Long-Horizon Model-Based Offline Reinforcement Learning Without Conservatism
By: Tianwei Ni , Esther Derman , Vineet Jain and more
Potential Business Impact:
Lets computers learn from past data better.
Popular offline reinforcement learning (RL) methods rely on conservatism, either by penalizing out-of-dataset actions or by restricting planning horizons. In this work, we question the universality of this principle and instead revisit a complementary one: a Bayesian perspective. Rather than enforcing conservatism, the Bayesian approach tackles epistemic uncertainty in offline data by modeling a posterior distribution over plausible world models and training a history-dependent agent to maximize expected rewards, enabling test-time generalization.

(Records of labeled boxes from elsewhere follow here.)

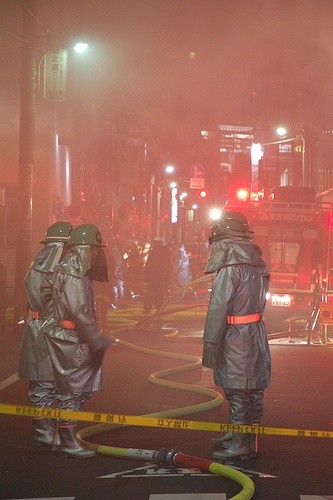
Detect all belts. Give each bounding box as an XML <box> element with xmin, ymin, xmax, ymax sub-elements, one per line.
<box><xmin>55</xmin><ymin>319</ymin><xmax>74</xmax><ymax>329</ymax></box>
<box><xmin>26</xmin><ymin>308</ymin><xmax>39</xmax><ymax>320</ymax></box>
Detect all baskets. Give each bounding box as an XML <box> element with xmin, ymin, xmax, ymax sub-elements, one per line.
<box><xmin>225</xmin><ymin>313</ymin><xmax>260</xmax><ymax>324</ymax></box>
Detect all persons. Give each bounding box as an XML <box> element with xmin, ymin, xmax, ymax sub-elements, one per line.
<box><xmin>42</xmin><ymin>223</ymin><xmax>116</xmax><ymax>459</ymax></box>
<box><xmin>91</xmin><ymin>228</ymin><xmax>211</xmax><ymax>314</ymax></box>
<box><xmin>17</xmin><ymin>222</ymin><xmax>74</xmax><ymax>452</ymax></box>
<box><xmin>202</xmin><ymin>216</ymin><xmax>272</xmax><ymax>464</ymax></box>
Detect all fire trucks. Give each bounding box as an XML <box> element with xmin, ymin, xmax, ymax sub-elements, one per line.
<box><xmin>224</xmin><ymin>185</ymin><xmax>333</xmax><ymax>345</ymax></box>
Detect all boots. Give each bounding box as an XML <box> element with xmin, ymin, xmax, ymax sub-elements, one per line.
<box><xmin>50</xmin><ymin>423</ymin><xmax>97</xmax><ymax>459</ymax></box>
<box><xmin>210</xmin><ymin>421</ymin><xmax>261</xmax><ymax>459</ymax></box>
<box><xmin>31</xmin><ymin>418</ymin><xmax>55</xmax><ymax>444</ymax></box>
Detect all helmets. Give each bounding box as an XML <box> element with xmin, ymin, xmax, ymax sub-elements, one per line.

We first illustrate, in a bandit setting, that Bayesianism excels on low-quality datasets where conservatism fails. We then scale the principle to realistic tasks, identifying key design choices, such as layer normalization in the world model and adaptive long-horizon planning, that mitigate compounding error and value overestimation. These yield our practical algorithm, Neubay, grounded in the neutral Bayesian principle. On D4RL and NeoRL benchmarks, Neubay generally matches or surpasses leading conservative algorithms, achieving new state-of-the-art on 7 datasets. Notably, it succeeds with planning horizons of several hundred steps, challenging common belief. Finally, we characterize when Neubay is preferable to conservatism, laying the foundation for a new direction in offline and model-based RL.